** Start PAGE **

Identifying, Debugging and Preventing Software Problems that Arise from Implicit Constraints at Multiple Scales
If you look at a piece of software as being an arbitrary group of systems that interact to create bigger systems on multiple levels, you can see how looking at the behavior on any given level has to include all the levels above it.
So, for example:
A call to a set of consecutive methods involves a number of different classes, which are individual systems instantiated within the bigger program system.
Many of those methods are constrained by various programmatic rules, which could be defined at the method level, the class level, the process level, the module level, the entire system level, or may have additional constraints coming from the environment the entire system itself is running in.
Individual methods may be constrained in multiple ways at the same time by rules at different levels.
In a given test, after changes to another area of the program, an individual method fails when the test is run as part of the whole system, but still passes as a unit test, and still passes in at least a subset of various “clump” integration tests. The immediate intuition is to believe a bug in that method has been exposed by changes elsewhere, but analysis of the method doesn’t reveal any issues.
What has likely happened is that changes elsewhere have introduced an implicit constraint that, in the manner of a side effect, prevents the method from functioning if that constraint is in force.
Different “clump” tests may or may not enforce that constraint, since they may involve the systemic level where the constraint originates or not. The more integrated different system components are, the more common this type of interaction becomes, and the more difficult it becomes to predict implicit constraints.
This is one of the most frustrating bug patterns developers run into. One of the reasons they cause so much frustration comes from our usual methodologies for problem solving being directly opposed to what is needed in these situations.

** End PAGE **
** Start ITEMS **

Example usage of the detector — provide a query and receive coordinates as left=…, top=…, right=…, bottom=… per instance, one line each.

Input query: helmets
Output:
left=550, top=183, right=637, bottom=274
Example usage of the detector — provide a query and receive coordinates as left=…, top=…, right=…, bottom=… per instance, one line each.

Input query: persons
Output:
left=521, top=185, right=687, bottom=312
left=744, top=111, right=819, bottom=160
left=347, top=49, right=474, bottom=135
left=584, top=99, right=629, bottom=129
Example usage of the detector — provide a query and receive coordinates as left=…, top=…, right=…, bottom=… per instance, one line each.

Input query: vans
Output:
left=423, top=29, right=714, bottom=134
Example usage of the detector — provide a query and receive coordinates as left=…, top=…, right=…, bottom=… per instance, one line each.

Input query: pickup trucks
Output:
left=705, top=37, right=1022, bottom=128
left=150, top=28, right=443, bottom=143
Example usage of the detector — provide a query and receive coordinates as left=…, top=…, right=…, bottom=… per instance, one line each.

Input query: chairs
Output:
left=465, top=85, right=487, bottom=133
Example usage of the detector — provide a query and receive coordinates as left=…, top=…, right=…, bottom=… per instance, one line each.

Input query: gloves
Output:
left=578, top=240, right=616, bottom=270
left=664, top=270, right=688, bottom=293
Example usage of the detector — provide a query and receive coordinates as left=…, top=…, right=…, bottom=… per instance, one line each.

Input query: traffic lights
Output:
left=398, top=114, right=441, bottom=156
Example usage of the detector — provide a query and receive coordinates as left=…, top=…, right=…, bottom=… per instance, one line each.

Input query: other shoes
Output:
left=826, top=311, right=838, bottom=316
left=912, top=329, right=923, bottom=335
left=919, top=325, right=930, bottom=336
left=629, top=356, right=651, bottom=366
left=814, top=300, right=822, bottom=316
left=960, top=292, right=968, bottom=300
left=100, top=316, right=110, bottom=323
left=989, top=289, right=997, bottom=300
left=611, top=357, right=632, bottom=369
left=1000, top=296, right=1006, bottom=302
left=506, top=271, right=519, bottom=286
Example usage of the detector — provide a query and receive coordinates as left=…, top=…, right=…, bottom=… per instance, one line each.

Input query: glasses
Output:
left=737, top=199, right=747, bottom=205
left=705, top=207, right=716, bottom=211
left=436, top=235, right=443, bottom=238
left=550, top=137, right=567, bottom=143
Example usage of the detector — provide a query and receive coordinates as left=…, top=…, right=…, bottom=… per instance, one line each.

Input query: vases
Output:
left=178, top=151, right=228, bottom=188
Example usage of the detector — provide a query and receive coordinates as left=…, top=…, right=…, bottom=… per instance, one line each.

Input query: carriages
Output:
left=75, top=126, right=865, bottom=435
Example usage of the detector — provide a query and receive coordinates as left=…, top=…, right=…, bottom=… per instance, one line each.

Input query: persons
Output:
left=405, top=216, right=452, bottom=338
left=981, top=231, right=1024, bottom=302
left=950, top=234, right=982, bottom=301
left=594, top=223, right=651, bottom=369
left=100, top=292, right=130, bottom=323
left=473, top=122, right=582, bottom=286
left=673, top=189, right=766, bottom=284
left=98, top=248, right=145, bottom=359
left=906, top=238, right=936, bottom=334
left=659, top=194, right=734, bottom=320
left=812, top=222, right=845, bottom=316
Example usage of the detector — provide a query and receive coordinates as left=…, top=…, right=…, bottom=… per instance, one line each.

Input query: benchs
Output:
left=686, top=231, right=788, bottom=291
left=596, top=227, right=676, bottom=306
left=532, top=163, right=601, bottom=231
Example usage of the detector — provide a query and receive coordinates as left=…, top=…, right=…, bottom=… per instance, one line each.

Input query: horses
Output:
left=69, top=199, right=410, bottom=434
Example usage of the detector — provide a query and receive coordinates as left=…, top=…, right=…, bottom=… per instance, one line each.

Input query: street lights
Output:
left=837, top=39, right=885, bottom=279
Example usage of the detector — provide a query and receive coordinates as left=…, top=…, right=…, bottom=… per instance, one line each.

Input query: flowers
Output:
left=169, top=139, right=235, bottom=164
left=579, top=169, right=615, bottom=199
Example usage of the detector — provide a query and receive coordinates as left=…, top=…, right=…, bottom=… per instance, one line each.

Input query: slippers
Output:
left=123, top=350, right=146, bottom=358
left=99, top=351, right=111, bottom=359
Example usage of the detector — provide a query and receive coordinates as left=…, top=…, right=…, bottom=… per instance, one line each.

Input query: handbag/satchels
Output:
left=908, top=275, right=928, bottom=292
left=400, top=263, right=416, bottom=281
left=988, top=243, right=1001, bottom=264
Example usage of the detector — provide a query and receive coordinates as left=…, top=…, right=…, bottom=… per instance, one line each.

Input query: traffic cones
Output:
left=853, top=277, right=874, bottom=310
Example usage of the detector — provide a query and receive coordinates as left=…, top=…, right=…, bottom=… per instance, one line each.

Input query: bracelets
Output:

** End ITEMS **

## WRITTEN EXERCISE 1
In the article on implicit constraints, what is the immediate intuition when the method fails?
## WRITTEN EXERCISE 2
Render this sentence from the article on implicit constraints in Spanish: "Individual methods may be constrained in multiple ways at the same time by rules at different levels."
## WRITTEN EXERCISE 3
Repeat the passage of the article on implicit constraints starting at "What has likely" and ending at "predict implicit constraints.".
The items play no part in this work.

## CORRECT ANSWER 1
To believe a bug in that method has been exposed by changes elsewhere.

## CORRECT ANSWER 2
Los métodos individuales pueden estar restringidos de múltiples maneras al mismo tiempo por reglas en distintos niveles.

## CORRECT ANSWER 3
What has likely happened is that changes elsewhere have introduced an implicit constraint that, in the manner of a side effect, prevents the method from functioning if that constraint is in force.
Different “clump” tests may or may not enforce that constraint, since they may involve the systemic level where the constraint originates or not. The more integrated different system components are, the more common this type of interaction becomes, and the more difficult it becomes to predict implicit constraints.